Firstly we need to define a structure for the 'combined' ('central' in SQL-Hub language) database and then how this database will be populated.

Scenario A

For scenario A the structure of the central database of the data is fairly clear - it is pretty much the same as that of the source database, but we need to deal with the primary keys.

Primary Keys

It is very likely that the primary keys in the source data bases will have conflicting duplicate values - i.e. in database X there is and order with OrderID=1 and the same in database Y but they refer to a different orders. In some cases the primary keys in the source databases might be GUIDs - in which case there should be no problem, but more commonly though they will be integers or strings. This will mean that these primary keys (and associated joins etc) will not work in the combined database.

We need to find a way round this problem.

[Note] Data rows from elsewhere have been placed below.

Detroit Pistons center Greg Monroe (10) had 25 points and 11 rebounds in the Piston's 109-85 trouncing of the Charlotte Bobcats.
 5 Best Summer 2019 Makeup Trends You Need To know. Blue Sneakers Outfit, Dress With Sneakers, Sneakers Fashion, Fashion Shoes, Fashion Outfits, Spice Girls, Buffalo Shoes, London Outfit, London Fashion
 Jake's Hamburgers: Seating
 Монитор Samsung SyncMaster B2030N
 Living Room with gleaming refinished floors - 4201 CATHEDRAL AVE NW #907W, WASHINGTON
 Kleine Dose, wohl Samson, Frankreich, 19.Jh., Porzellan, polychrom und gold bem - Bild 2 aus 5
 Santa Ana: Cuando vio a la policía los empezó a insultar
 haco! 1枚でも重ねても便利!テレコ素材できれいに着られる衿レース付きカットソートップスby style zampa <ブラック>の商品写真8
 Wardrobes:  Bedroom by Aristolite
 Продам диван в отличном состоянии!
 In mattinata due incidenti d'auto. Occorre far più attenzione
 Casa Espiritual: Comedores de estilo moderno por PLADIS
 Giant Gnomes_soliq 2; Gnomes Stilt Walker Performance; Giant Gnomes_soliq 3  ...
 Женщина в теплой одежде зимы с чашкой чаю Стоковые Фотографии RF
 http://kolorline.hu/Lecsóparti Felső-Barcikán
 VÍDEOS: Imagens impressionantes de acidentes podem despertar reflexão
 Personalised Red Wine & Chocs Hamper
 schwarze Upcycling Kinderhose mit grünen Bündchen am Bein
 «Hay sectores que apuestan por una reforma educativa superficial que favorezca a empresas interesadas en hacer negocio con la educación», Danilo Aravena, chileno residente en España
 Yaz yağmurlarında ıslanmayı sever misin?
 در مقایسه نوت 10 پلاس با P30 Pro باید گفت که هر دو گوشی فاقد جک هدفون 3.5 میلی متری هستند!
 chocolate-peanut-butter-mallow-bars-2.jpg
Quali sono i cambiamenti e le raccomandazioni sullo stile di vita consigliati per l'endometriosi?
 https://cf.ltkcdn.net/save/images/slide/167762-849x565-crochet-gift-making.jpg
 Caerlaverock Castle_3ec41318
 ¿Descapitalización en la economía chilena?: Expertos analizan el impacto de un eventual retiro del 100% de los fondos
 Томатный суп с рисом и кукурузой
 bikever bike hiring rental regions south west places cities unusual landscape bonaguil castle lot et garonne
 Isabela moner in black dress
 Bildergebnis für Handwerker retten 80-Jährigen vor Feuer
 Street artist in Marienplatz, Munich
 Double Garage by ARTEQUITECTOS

One approach is to add an additional field 'DatabaseID' to all of the tables and primary keys in the combined copy - this provides unique primary keys, while maintaining relationships defined by the source primary keys and indicating which database each record came from. The one disadvantage of this is that the DatabaseID will often need to be included in joins made on the resulting combined database.

Batch Job

Once the central database structure is in place a batch job can populate the tables from each of the sources (adding the DatabaseID as it goes if required). If the source database are on the same or linked servers something like this could be done with a union query:

MS-SQL:

    Truncate table CentralDatabase.dbo.Orders;

    Insert into CentralDatabase.dbo.Orders (DatabaseID,OrderID,ProductID,OrderDate,[Value])

    select 1, OrderID, ProductID,OrderDate,[Value] from
    Database_1.dbo.Orders union

    select 2, OrderID, ProductID,OrderDate,[Value] from
    Database_2.dbo.Orders

As usual remove the .dbo for MySQL. The earlier code snippets can be modified to achieve this.

There are of course other (better?) ways of doing this.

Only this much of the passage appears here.